The novel coronavirus, which emerged in China in late 2019, has killed 2.4 million people worldwide, upended normal life for billions and tipped the United Kingdom into its worst slump in 300 years.
After moving faster than all other Western peers bar Israel to vaccinate its population, the United Kingdom’s $3 trillion economy is aiming to be among the first major Western economies to return to some semblance of normality – though still far behind the furnaces of global growth in China.
Johnson, who will set the path out of lockdown on Feb. 22, said the staged exit plan would be cautious but irreversible, although schools are likely to return on March 8, along with a mass testing programme to monitor the outbreak.
The Daily Mail newspaper reported that while office workers will be told to continue working from home for some time, parts of the economy such as holiday lets and larger hotels will reopen in April.
Outdoor leisure such as theme parks and zoos as well as golf, open-air gyms and tennis could also resume in April, though pubs, bars and restaurants would have to wait until May and a full pub reopening in early June.
“It’ll be based firmly on a cautious and prudent approach to coming out of lockdown in such a way as to be irreversible,” Johnson told reporters.
The Mail said leisure businesses may not return to ‘broadly normal’ until July, while office staff are expected to be told to keep working from home for the foreseeable future.
After suffering the world’s fifth-worst official COVID-19 death toll and a series of mishaps in its pandemic response, Johnson’s government moved faster than much of the West to secure vaccine supplies, giving it a head start.
Currently, the United Kingdom has given 15.58 million people, or around 23% of its 67 million population, a first dose of vaccine, behind only Israel and the United Arab Emirates in vaccines per head of population.

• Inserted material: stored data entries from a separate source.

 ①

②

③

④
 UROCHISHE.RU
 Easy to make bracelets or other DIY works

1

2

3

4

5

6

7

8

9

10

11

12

Johnson, who has cautioned people to treat newspaper reports on his plans with caution as a final decision is yet to be made, says he wants to see more data on how the vaccine rollout is affecting severe illness and death.
So far, there is some data from Israel on that, but not enough from the United Kingdom to be absolutely sure of the impact, Chris Whitty, the government’s chief medical adviser, said on Monday.
The easing of the most stringent peacetime curbs on personal freedoms in modern English history will be accompanied by a mass testing programme.